To get to school, we used to have to go on Gibbon’s transport. First class was the seat next to the driver, second class was on the wooden seat behind him, third class was in the back with the animals and other people. It was in the jungle then. We used to march with all.
My sister didn’t like cabbage. She pushed it to one side, but it came back at dinner time, then sometimes at breakfast. So finally I removed it and put it in my knickers’ pockets to throw it away later. Unfortunately this had to happen quite often.
After nine months, we went back to Nigeria, and back to the convent.

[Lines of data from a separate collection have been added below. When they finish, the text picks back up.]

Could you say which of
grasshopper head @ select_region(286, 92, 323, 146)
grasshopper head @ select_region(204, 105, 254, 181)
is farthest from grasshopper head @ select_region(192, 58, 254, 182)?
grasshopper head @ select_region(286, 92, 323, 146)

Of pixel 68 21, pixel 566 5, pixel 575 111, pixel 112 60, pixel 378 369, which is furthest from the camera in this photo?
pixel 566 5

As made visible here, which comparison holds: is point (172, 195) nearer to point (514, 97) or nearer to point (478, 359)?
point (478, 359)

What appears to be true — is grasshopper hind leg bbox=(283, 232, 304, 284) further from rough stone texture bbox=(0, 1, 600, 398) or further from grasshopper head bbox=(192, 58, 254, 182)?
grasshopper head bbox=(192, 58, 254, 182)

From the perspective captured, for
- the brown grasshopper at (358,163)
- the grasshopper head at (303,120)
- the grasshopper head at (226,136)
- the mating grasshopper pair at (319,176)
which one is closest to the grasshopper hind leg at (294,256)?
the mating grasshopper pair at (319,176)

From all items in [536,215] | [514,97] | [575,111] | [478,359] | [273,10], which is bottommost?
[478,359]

Unfortunately, at 41, my father died of pneumonia in Nigeria, and was buried in Port Harcourt the day after.
We were taken to Lagos to stay with friends, waiting for a boat to bring us home. This was just after the war. We came back on a troop ship, with the Italian prisoners of war, and also RAF personnel. We had to go in convoy and in zigzag, to avoid U-boat bombs.
Our chimpanzee was taken care of by the army.
We had to wear hard hats for the sun and had to wear mosquito boots. We wore them because of the snakes.
We had 3 house boys, 2 cooks, 1 gardener and 1 night watchman.
When we got back to England after the war, we used to sing for those in peril on the sea. We got back to rationing, no servants and clothing coupons. We lived in my grandmother’s house, with my auntie, in a Victorian house, with no inside toilet and a bath by the kitchen range.
I was 10 when we came back. Rationing was not fun. We used to get food parcels.
We came back in 1944 and went to a Masonic school.